- Venue: London Olympic Stadium
- Dates: 6 September
- Competitors: 11 from 9 nations
- Winning time: 27.39

Medalists
- 1st place, gold medalist(s):  / Chen Junfei / China
- 2nd place, silver medalist(s):  / Margarita Goncharova / Russia
- 3rd place, bronze medalist(s):  / Inna Stryzhak / Ukraine

= Athletics at the 2012 Summer Paralympics – Women's 200 metres T38 =

The Women's 200 metres T38 event at the 2012 Summer Paralympics took place at the London Olympic Stadium on 6 September.
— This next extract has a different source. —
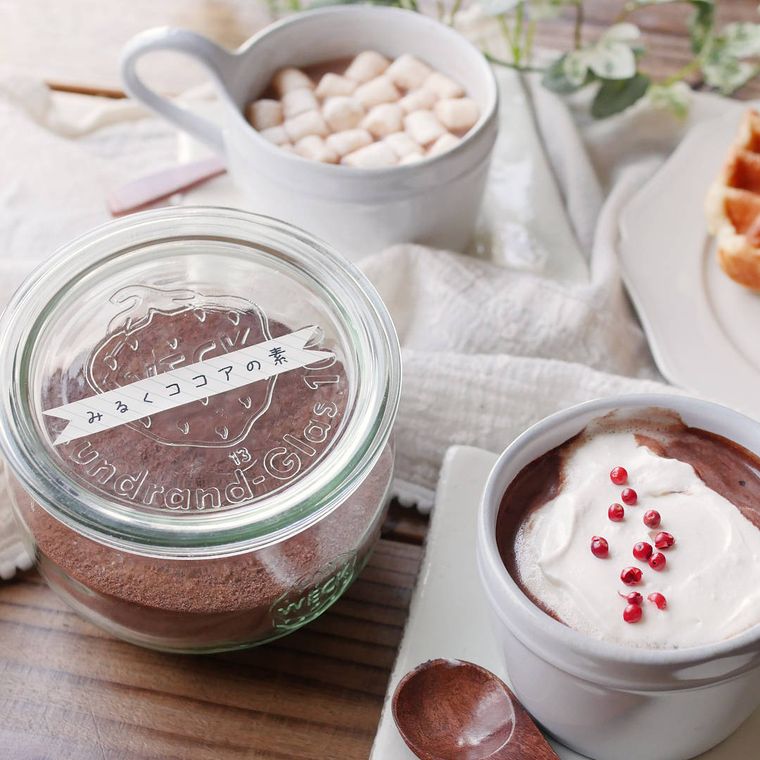 蓋付きの瓶に入ったミルクココアの素と、マシュマロやホイップクリームをトッピングしたココア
The event consisted of 2 heats and a final.

==Records==
Prior to the competition, the existing World and Paralympic records were as follows:

| World & Paralympic record | Inna Dyachenko (UKR) | 27.81 | 12 September 2008 | Beijing, China |
Broken records during the 2012 Summer Paralympics
| World record | Chen Junfei (CHN) | 27.39 | 6 September 2012 |  |

==Results==

===Round 1===
Competed 6 September 2012 from 10:17. Qual. rule: first 3 in each heat (Q) plus the 2 fastest other times (q) qualified.

====Heat 1====

| Rank | Athlete | Country | Time | Notes |
|---|---|---|---|---|
| 1 | Inna Stryzhak | Ukraine | 28.91 | Q |
| 2 | Margarita Goncharova | Russia | 29.06 | Q |
| 3 | Xiong Dezhi | China | 29.10 | Q |
| 4 | Torita Isaac | Australia | 29.36 | q |
| 5 | Olivia Breen | Great Britain | 29.75 | q |
| 6 | Jenifer Santos | Brazil | 32.03 |  |
|  |  |  | Wind: +0.5 m/s |  |

====Heat 2====

| Rank | Athlete | Country | Time | Notes |
|---|---|---|---|---|
| 1 | Chen Junfei | China | 28.29 | Q |
| 2 | Tamira Slaby | Germany | 28.63 | Q, PB |
| 3 | Sonia Mansour | Tunisia | 29.10 | Q, SB |
| 4 | Katie Parrish | Australia | 30.94 |  |
| 5 | Norsyazwani Binti Abdullah | Malaysia | 31.83 |  |
|  |  |  | Wind: +0.2 m/s |  |

===Final===
Competed 6 September 2012 at 19:52.

| Rank | Athlete | Country | Time | Notes |
|---|---|---|---|---|
| 1st place, gold medalist(s) | Chen Junfei | China | 27.39 | WR |
| 2nd place, silver medalist(s) | Margarita Goncharova | Russia | 27.82 | PB |
| 3rd place, bronze medalist(s) | Inna Stryzhak | Ukraine | 28.18 | PB |
| 4 | Xiong Dezhi | China | 28.62 | PB |
| 5 | Tamira Slaby | Germany | 29.14 |  |
| 6 | Sonia Mansour | Tunisia | 29.32 |  |
| 7 | Torita Isaac | Australia | 29.78 |  |
| 8 | Olivia Breen | Great Britain | 30.22 |  |
|  |  |  | Wind: -0.7 m/s |  |

Q = qualified by place. q = qualified by time. WR = World Record. PB = Personal Best. SB = Seasonal Best.